The two products are UPSIDE Multicap and UPSIDE 250 – both equity products. UPSIDE Multicap, a high-risk option, aids investors to put their money in a basket of quality stocks across the market spread across large, small and mid-caps. UPSIDE 250 is medium risk that aids investors to invest in a basket of top 250 stocks by market cap, across large caps and mid caps.

So how does AI become important? After running more than 50 million iterations, the algorithms create a portfolio for every investor based on nearly 20 stocks. The algos automatically diversify portfolios and lowers risk at investment, no more than 10% of capital is invested in any one stock or more than 35% of your portfolio in any one industry. AI analysts then run manual interference on corporate governance to ensure company financials are accurately reported, and the portfolio is optimized every quarter, following the publishing of financial results by listed companies. The question the trio keep coming back to is: What is the machine recognize as fundamentally good or safe to invest in? The startup is keen to find the intersection where market sentiment and stock worth meet, and help their investors go there with the assistance of technology.

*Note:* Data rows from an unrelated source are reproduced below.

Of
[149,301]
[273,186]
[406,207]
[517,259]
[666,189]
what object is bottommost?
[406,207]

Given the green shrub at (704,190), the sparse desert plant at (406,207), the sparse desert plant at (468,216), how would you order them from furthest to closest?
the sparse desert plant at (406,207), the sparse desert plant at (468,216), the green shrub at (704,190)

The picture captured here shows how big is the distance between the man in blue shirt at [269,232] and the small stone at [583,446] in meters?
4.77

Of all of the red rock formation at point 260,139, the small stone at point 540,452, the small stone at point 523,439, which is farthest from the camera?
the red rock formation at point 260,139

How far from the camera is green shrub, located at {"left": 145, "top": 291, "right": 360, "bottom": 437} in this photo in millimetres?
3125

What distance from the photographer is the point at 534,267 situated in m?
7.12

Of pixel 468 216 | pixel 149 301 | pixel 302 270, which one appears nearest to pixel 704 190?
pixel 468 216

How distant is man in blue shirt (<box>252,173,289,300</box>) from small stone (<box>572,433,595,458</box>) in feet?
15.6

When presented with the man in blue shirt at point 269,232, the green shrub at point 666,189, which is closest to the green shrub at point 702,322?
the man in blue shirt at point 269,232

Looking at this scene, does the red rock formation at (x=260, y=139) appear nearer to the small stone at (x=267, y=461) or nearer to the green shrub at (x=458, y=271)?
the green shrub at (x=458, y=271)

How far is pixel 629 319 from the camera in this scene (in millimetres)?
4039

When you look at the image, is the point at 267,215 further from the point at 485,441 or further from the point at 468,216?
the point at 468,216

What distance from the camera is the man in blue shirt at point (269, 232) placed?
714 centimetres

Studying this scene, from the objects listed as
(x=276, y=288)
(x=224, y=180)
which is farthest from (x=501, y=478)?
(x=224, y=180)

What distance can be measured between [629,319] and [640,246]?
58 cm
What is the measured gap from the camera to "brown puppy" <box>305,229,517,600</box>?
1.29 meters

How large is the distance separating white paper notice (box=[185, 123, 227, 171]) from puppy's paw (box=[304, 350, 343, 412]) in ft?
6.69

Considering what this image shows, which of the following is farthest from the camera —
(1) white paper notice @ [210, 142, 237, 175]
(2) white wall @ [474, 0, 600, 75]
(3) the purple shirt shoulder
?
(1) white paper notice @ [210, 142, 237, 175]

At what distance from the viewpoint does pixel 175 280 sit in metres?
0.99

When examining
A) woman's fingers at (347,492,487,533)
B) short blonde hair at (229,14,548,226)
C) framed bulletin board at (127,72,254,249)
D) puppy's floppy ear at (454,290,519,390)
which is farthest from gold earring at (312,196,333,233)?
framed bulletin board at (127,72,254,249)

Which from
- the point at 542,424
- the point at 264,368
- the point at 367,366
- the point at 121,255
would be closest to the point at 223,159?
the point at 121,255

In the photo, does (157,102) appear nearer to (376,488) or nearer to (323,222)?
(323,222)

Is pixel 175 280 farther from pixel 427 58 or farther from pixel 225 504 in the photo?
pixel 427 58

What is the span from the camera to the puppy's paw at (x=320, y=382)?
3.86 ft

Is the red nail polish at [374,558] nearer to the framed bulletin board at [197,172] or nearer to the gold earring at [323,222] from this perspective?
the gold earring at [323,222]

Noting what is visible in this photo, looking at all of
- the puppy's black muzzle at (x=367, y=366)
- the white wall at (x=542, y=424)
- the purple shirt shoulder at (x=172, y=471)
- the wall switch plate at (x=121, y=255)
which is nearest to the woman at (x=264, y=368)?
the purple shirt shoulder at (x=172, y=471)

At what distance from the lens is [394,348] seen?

Today, it’s machine learning but in another five years, it could be quantum computing – but the focus remains, how to help investors make informed decisions with an alpha in mind, says Kanika.

With over INR 100cr in AUM, Upside AI is clearly addressing a much-needed market requirement. Kanika believes that their success to date is not only because of a niche, technologically superior product but also the changing market sentiments towards investing. “Demonetisation and COVID19 were two landmark events that have changed the way investors approach the market. Compared to a mature market like USA, where mutual funds are moving into Exchange Traded Funds (ETFs) at retail ticket sizes, India is just starting out but there is huge potential here. Developed markets are already thriving with rule-based investing and a country like India is following suit. Much like how a generation leapfrogged from landlines to mobile phones, we can expect the next decade of investors to enter the fray on the groundwork laid by rule-based investing,” she says.

COVID19 was a windfall for them, as the subpar performance of human-agent driven mutual funds and a bull market due to the pandemic spurred interest in a different approach to multiplying wealth. Today, Upside AI is already among the top performing PMS in India delivering 71% cumulative returns since July 2019. Based on organic referrals and stable performance, AUM has increased by nearly 15% in the past year.

Eventually, Kanika and her two cofounders want Upside AI to be a 100% tech-driven Asset Management Company, offering differentiated products for an array of investors and asset classes. Some ideas include developing an asset allocator using AI, where algos can read macro signals, understand allocations between debt, equity and gold, and then explore returns with a low standard deviation. In addition, the team is already working on a product for the US market that is focused on direct mid-cap and small cap exposure.

In June 2021, the startup raised $1.2 million from Endiya Partners. Other participants in the round included Vijay Kedia, Myelin Foundry’s Gopichand Katragadda and Quantum Advisors’ Ajay Nanavati. The company aims to scale distribution, product and tech.